* **DESCRIPTION OF THE TASK**: Show each line of the listing in which the word "annotators" occurs.

* **GIVEN INFORMATION**:

——————————

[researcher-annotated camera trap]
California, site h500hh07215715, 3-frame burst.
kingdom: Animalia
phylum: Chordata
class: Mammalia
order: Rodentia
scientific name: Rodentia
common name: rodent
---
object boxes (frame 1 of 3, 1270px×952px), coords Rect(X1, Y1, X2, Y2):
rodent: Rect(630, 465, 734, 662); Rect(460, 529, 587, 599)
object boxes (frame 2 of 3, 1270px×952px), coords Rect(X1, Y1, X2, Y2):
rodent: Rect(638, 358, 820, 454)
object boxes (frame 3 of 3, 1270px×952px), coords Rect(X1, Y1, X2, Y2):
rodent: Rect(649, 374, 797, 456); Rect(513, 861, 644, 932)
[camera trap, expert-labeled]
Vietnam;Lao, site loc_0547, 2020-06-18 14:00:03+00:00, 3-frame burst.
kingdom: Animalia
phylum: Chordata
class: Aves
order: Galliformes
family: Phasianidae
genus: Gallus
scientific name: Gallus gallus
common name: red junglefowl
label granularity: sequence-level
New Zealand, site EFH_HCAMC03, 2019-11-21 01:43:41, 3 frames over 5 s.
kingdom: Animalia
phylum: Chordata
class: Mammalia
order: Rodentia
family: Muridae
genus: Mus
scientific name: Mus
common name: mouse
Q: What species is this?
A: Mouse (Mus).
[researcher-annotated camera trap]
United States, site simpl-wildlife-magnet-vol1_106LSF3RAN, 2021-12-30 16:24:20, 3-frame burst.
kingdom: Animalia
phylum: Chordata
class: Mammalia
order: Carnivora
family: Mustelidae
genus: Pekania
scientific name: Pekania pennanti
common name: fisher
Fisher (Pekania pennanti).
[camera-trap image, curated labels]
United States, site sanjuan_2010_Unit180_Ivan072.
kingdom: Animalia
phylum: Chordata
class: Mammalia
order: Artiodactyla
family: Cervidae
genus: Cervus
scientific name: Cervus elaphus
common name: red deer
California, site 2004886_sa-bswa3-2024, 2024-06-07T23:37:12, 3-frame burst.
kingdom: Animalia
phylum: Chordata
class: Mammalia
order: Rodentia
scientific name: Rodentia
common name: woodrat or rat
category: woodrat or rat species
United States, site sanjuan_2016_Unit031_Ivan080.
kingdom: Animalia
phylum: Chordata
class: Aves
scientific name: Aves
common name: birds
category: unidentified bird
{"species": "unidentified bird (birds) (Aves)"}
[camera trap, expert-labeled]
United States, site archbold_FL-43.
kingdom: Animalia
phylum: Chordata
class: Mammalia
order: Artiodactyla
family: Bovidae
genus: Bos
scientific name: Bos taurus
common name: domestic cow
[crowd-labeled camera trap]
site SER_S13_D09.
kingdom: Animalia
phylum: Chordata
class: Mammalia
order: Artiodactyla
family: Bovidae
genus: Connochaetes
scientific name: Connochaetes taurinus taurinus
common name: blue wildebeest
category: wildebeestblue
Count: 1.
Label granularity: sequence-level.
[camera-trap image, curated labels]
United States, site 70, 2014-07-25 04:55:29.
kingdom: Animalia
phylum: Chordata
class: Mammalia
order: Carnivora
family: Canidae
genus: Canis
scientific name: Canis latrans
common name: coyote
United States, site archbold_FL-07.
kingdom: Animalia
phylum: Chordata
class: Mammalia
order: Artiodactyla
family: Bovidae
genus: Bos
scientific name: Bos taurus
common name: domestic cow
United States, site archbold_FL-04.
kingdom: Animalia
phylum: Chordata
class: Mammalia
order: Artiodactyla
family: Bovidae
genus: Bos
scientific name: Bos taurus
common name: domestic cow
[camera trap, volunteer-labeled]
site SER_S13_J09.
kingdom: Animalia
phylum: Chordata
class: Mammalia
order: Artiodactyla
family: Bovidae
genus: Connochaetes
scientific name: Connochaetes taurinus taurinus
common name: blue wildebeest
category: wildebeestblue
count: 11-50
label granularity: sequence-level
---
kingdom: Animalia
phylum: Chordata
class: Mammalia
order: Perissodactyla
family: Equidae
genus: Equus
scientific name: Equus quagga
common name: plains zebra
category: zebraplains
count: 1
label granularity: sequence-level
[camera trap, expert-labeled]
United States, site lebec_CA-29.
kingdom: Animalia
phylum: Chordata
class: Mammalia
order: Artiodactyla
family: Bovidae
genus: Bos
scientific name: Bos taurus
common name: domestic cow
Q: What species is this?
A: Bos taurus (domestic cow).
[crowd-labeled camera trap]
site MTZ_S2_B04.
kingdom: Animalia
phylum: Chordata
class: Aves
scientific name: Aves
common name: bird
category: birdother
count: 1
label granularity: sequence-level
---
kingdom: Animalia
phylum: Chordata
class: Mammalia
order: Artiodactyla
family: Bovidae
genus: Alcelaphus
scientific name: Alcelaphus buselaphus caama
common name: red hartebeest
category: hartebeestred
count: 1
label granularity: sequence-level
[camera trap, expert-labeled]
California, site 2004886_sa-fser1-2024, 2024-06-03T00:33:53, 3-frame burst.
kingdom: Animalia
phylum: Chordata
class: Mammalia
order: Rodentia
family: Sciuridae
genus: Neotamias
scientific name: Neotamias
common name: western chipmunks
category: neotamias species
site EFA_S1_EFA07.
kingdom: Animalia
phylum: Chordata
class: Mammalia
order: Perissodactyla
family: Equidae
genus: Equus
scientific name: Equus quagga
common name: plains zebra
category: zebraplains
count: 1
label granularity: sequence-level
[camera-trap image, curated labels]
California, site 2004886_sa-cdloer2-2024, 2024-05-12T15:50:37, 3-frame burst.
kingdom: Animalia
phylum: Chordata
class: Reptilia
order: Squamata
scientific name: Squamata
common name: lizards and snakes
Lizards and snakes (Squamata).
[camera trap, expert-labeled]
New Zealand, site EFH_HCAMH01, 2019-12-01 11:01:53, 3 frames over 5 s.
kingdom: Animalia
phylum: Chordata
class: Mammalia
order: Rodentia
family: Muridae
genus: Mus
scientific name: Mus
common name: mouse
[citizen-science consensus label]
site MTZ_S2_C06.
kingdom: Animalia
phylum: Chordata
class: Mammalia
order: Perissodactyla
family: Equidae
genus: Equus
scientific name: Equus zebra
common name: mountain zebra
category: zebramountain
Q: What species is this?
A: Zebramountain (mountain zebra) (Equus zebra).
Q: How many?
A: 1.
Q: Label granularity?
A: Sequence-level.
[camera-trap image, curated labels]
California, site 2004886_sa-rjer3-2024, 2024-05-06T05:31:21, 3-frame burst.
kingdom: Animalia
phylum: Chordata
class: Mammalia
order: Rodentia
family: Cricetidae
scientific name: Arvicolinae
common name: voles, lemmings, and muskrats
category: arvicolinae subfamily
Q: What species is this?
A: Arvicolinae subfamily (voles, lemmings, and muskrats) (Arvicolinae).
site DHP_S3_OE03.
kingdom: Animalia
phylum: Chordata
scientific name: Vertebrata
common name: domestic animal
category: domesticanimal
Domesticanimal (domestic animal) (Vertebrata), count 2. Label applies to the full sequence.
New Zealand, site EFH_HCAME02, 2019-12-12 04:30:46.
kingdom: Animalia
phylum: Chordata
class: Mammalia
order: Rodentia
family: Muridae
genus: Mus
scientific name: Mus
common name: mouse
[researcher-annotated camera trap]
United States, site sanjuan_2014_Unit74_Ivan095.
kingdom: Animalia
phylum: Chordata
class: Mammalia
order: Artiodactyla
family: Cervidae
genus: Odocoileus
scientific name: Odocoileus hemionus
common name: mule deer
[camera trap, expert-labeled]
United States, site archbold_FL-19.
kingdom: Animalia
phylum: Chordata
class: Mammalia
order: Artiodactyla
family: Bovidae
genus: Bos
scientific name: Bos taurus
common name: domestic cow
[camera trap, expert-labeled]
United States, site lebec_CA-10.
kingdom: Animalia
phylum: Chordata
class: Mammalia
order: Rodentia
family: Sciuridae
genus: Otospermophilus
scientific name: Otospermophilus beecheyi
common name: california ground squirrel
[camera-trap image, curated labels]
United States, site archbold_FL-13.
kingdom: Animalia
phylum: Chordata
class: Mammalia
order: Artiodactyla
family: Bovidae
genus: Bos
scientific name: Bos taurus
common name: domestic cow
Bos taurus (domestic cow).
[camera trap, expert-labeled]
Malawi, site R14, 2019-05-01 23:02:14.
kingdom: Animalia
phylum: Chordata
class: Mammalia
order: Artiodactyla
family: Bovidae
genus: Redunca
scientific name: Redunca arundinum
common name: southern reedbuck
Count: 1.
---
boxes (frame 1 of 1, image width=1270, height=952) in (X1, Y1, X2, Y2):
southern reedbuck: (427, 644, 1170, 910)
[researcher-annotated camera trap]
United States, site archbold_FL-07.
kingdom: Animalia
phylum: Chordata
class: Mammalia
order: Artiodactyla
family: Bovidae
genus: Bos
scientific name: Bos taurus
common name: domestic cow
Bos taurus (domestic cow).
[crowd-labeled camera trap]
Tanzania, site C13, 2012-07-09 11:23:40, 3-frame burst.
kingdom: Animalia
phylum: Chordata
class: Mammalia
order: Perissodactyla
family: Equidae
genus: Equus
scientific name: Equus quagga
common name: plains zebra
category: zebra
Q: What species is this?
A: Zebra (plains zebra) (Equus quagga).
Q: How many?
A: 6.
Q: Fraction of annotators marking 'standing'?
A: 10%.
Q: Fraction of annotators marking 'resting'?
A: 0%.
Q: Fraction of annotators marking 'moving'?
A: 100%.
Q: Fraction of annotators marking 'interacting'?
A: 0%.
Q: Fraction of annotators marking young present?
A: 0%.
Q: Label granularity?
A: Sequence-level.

——————————

* **EXERCISE RESPONSE**:
Q: Fraction of annotators marking 'standing'?
Q: Fraction of annotators marking 'resting'?
Q: Fraction of annotators marking 'moving'?
Q: Fraction of annotators marking 'interacting'?
Q: Fraction of annotators marking young present?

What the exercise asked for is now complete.